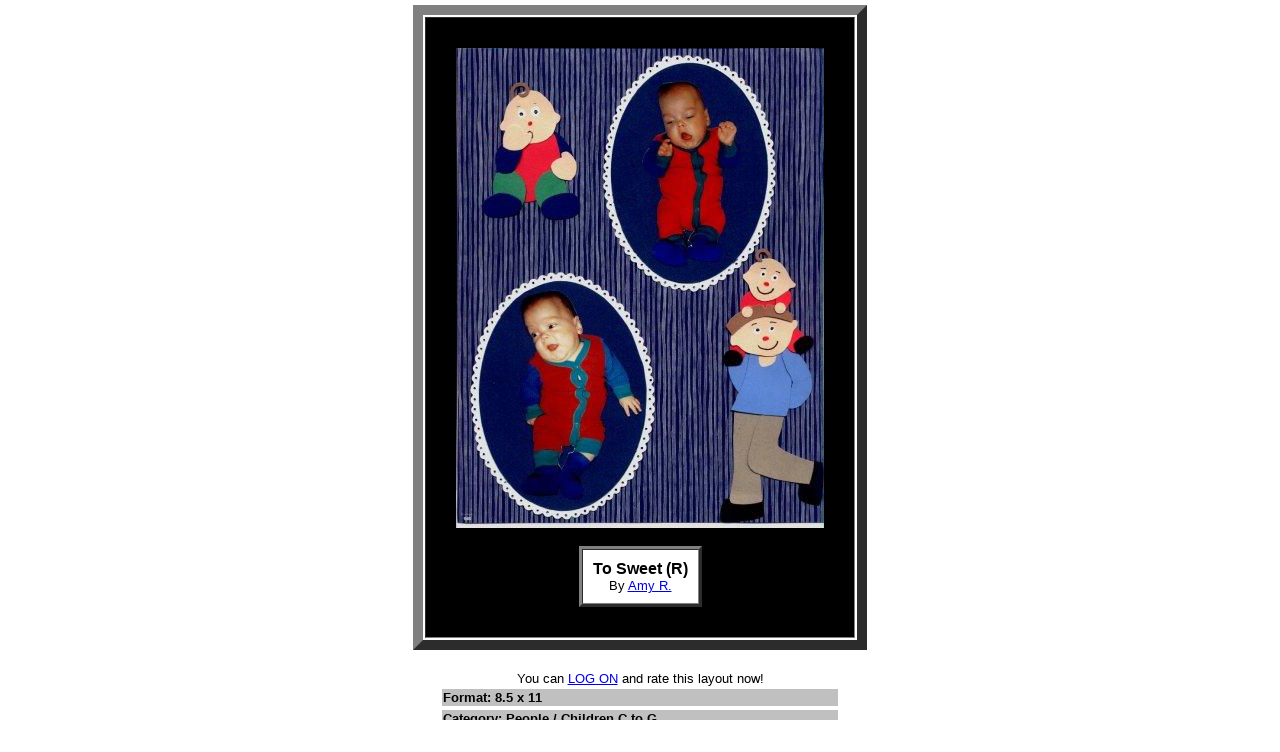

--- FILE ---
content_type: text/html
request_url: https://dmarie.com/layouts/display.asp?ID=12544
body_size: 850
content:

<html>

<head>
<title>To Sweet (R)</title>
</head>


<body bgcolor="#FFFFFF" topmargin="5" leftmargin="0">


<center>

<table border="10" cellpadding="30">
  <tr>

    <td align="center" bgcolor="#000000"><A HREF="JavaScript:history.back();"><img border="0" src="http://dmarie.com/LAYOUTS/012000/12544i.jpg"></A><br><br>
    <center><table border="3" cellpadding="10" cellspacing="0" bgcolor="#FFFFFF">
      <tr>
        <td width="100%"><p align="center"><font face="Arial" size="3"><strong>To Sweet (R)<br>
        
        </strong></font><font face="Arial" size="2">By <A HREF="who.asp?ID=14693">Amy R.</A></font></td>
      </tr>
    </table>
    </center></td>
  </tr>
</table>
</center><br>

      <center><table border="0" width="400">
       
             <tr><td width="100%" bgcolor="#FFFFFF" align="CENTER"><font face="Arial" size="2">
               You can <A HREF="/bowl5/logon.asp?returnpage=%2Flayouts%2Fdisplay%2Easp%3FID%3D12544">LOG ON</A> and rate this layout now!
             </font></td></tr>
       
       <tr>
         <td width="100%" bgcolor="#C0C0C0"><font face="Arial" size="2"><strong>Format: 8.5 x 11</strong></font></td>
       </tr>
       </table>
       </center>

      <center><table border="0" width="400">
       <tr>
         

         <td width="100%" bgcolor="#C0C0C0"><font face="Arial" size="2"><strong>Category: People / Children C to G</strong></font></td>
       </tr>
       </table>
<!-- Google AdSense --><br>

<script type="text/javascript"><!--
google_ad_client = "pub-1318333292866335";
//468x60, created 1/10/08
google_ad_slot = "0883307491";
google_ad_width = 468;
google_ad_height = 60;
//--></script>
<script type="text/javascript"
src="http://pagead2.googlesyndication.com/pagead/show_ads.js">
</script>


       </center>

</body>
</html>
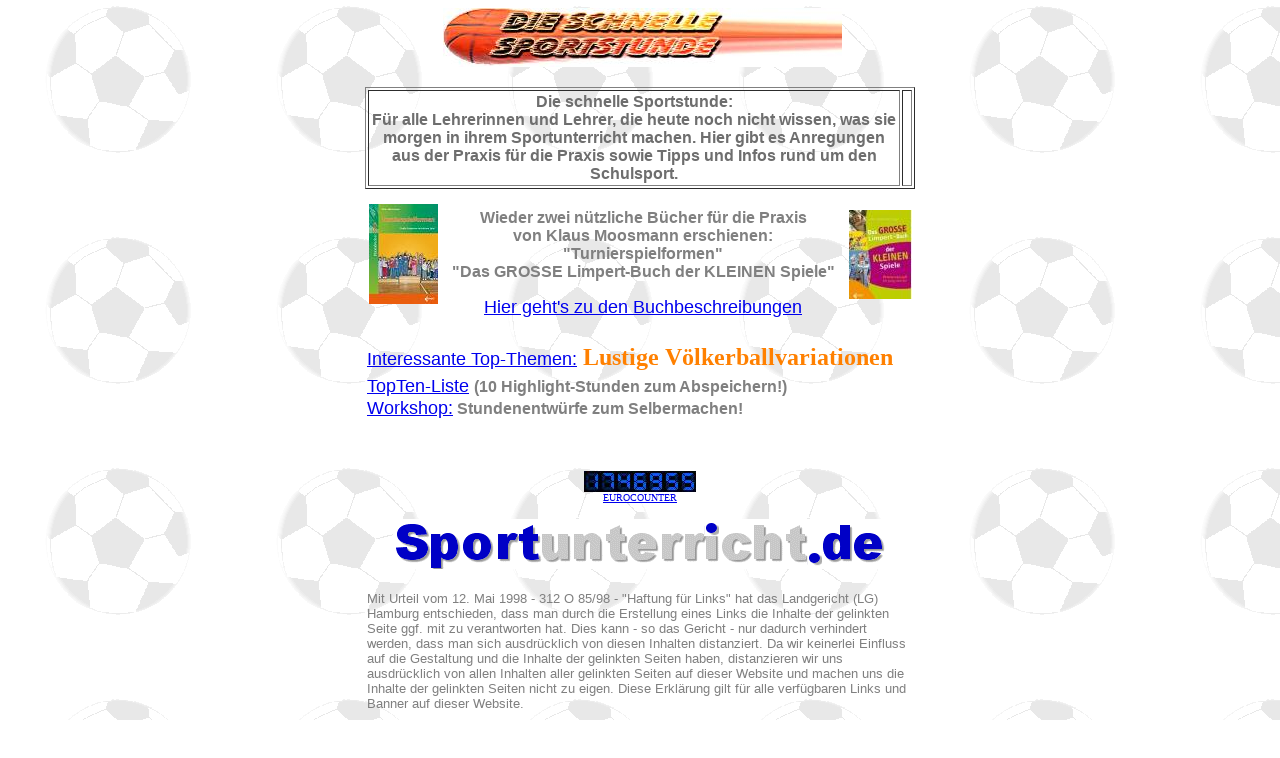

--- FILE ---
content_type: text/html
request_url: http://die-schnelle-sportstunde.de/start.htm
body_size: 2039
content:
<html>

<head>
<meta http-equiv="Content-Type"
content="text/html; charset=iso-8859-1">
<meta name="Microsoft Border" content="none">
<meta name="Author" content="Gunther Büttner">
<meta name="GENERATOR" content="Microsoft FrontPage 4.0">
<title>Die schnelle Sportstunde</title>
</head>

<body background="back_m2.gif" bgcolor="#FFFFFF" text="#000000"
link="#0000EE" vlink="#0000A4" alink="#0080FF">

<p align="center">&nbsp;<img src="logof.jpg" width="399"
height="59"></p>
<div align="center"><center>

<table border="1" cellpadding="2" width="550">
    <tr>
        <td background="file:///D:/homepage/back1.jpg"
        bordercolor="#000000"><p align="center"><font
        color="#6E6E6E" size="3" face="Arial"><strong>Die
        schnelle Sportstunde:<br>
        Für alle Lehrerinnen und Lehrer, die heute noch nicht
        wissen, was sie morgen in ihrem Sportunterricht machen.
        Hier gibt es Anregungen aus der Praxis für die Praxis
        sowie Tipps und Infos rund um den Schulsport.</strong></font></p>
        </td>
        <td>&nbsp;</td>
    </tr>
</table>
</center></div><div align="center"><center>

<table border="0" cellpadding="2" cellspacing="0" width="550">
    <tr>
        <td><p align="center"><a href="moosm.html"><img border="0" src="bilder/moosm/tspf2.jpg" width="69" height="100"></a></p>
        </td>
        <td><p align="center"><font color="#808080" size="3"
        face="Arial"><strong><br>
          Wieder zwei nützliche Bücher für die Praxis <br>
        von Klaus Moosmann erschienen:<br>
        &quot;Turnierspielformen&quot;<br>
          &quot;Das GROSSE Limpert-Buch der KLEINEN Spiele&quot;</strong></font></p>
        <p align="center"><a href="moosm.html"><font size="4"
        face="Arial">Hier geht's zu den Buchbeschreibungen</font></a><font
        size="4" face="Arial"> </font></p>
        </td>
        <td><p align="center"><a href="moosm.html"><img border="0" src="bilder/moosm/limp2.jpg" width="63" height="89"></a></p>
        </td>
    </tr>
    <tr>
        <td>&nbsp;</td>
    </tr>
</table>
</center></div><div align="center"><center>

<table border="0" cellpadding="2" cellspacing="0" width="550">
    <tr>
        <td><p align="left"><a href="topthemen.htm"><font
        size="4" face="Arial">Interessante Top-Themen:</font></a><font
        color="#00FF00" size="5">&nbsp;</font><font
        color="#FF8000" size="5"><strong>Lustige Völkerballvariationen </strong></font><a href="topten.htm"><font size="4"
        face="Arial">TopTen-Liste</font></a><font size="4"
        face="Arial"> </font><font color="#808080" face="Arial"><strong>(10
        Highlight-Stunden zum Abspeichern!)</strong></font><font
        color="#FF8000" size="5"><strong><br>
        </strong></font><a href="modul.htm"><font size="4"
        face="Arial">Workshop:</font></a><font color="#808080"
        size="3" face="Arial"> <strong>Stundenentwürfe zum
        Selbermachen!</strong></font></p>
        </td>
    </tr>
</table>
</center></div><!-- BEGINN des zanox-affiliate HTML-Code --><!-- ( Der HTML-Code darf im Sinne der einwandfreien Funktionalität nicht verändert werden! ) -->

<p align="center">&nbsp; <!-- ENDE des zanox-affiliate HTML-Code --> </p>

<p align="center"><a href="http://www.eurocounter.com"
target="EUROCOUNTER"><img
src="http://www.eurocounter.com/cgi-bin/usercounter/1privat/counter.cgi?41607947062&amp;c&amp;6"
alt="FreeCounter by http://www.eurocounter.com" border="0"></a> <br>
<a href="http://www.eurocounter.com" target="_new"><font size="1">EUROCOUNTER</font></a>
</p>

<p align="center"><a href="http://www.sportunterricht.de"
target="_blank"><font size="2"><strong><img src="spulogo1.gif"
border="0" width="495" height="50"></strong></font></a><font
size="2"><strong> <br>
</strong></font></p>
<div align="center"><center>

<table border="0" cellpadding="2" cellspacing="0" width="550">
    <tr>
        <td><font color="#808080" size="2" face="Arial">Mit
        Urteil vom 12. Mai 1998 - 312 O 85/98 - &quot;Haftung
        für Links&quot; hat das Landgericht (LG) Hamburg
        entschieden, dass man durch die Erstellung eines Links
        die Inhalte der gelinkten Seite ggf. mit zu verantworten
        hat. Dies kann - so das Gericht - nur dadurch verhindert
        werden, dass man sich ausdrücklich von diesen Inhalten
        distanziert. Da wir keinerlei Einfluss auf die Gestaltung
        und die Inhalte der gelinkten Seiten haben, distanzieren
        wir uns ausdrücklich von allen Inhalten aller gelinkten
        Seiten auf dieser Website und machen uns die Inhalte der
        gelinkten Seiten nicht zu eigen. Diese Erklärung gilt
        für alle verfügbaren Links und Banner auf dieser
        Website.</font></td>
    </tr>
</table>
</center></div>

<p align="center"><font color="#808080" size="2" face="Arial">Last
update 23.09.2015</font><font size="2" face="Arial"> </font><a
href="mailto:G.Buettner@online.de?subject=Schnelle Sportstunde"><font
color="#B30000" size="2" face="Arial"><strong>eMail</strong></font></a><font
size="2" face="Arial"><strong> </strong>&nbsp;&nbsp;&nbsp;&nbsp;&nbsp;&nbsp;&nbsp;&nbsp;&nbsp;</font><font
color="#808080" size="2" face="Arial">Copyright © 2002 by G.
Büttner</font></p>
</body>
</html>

--- Exercise goal ---
Look for the word "Microsoft" in the listing above and state how many lines have it; give the number and nothing else.

--- Response area ---
2